PASSAGE GIVEN

+--

Kingsley Amis once remarked that there are two sorts of books: the ones that you think will be hard to write, and indeed they are, and the ones you think will be easy to write - and they are hard to write, too. For me, The Anatomy of Ghosts fell into the first category.
I knew it would be hard to write for three reasons, because my novels usually are, and because this one would be a standalone, and because this time I was being foolish enough to try something I hadn't done before. Sometimes I envy authors who just write series novels, because in my experience these novels aren't quite as hard as the standalones. As I found with my Lydmouth and Dougal series, once the first novels was out of the way, the later ones weren't so difficult as I'd feared. I knew the main characters. I knew the setting, particularly for Lydmouth, where the setting is like another character. Above all I knew the flavour I was aiming for.
'Flavour'? I might have said 'texture' or 'smell' or something equally vague and metaphorical. But other writers of fiction will know just what I mean. Each book - or series - has an indefinable atmosphere, a sort of interior weather. The author has to find that before the novel will come alive in any way. Otherwise it's just facts and ideas, marks in a notebook and squiggles on a screen.
Writing a standalone book is always hard because everything has to be built from scratch. It's frustrating, time-consuming, economically irrational - and, if all goes well, hugely exciting. The author can at least be sure it will never be dull.

+--

Extend the essay on writing The Anatomy of Ghosts past its final sentence, keeping the same first-person voice.

Extracted data entries
+--

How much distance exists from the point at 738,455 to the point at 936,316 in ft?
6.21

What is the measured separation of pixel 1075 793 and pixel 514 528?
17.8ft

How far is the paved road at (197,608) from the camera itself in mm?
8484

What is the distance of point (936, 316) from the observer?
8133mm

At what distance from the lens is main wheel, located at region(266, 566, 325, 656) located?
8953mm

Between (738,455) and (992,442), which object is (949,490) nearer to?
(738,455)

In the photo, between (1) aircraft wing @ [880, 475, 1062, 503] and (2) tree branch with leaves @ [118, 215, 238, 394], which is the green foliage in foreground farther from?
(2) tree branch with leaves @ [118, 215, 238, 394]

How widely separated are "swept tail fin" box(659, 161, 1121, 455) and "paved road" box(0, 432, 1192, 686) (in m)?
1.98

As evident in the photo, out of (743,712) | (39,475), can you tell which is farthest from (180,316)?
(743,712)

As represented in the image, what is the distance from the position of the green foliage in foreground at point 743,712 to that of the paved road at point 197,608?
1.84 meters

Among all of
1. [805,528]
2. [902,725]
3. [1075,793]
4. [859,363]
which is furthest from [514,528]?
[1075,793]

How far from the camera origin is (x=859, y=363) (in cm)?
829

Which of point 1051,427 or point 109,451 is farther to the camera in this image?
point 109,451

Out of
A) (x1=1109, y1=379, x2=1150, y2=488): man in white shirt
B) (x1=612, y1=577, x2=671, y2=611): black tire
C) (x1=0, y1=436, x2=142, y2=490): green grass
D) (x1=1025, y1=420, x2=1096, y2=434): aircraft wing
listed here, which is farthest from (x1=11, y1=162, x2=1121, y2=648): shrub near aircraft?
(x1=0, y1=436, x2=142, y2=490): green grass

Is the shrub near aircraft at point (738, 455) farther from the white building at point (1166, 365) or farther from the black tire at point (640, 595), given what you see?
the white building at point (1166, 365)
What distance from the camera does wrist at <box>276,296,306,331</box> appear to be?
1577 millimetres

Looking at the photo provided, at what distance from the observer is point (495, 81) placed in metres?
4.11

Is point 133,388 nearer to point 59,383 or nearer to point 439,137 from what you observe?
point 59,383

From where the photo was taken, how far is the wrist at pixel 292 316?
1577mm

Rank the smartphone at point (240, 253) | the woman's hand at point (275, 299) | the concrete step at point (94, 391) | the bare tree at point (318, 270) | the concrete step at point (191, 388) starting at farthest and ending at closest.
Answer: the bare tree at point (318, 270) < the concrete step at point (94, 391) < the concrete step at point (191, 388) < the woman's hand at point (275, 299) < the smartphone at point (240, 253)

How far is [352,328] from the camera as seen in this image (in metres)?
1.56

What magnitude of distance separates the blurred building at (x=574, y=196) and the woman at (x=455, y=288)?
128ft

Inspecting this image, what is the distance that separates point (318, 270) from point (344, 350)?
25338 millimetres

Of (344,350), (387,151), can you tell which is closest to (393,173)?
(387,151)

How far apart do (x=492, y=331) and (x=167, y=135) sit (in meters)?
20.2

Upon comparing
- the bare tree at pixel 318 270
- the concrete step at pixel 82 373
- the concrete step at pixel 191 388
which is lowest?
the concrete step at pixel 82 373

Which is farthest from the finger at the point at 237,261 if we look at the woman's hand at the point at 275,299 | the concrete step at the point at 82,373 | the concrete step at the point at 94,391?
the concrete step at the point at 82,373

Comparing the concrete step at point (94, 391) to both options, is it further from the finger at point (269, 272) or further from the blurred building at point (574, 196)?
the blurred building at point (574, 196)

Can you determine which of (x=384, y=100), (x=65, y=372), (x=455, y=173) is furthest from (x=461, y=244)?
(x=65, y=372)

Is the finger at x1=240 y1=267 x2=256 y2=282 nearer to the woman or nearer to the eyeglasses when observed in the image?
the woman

+--

RESPONSE
I know more than usual about the painful gestation process of The Anatomy of Ghosts because from the start I set out to keep a record of progress. At some points in the writing, however, it would be more accurate to describe it as regress, as first one draft, then another, went out of the window.
For years I'd had a vague idea of a murder mystery with a ghost set in the eighteenth century, when people thought rather differently about ghosts from the way they do now. The other, equally vague idea, was that it should be set in Cambridge, a city I used to know well but no longer do. A fictional college, Jerusalem, is mentioned in several of my other novels. I felt that perhaps it was time to explore the place. The two ideas collided, and I knew I had something that might eventually turn into a novel. I had at least a hint of the 'flavour'.
The title, The Anatomy of Ghosts, came early, which was a good sign because the title is part of that elusive 'flavour' for me. The ideas came easily, too. The problem was, there were far too many of them, and I didn't know which were the right ones. For seven months, I researched, planned and brooded about the book. I work with my wife, Caroline, and we spent hours, if not days, discussing the possibilities and weighing up angles of approach. But all I had at the end of it was a mass of information, most of irrelevant, stacks of characters and situations that that failed to fit together, and a growing sense of panic.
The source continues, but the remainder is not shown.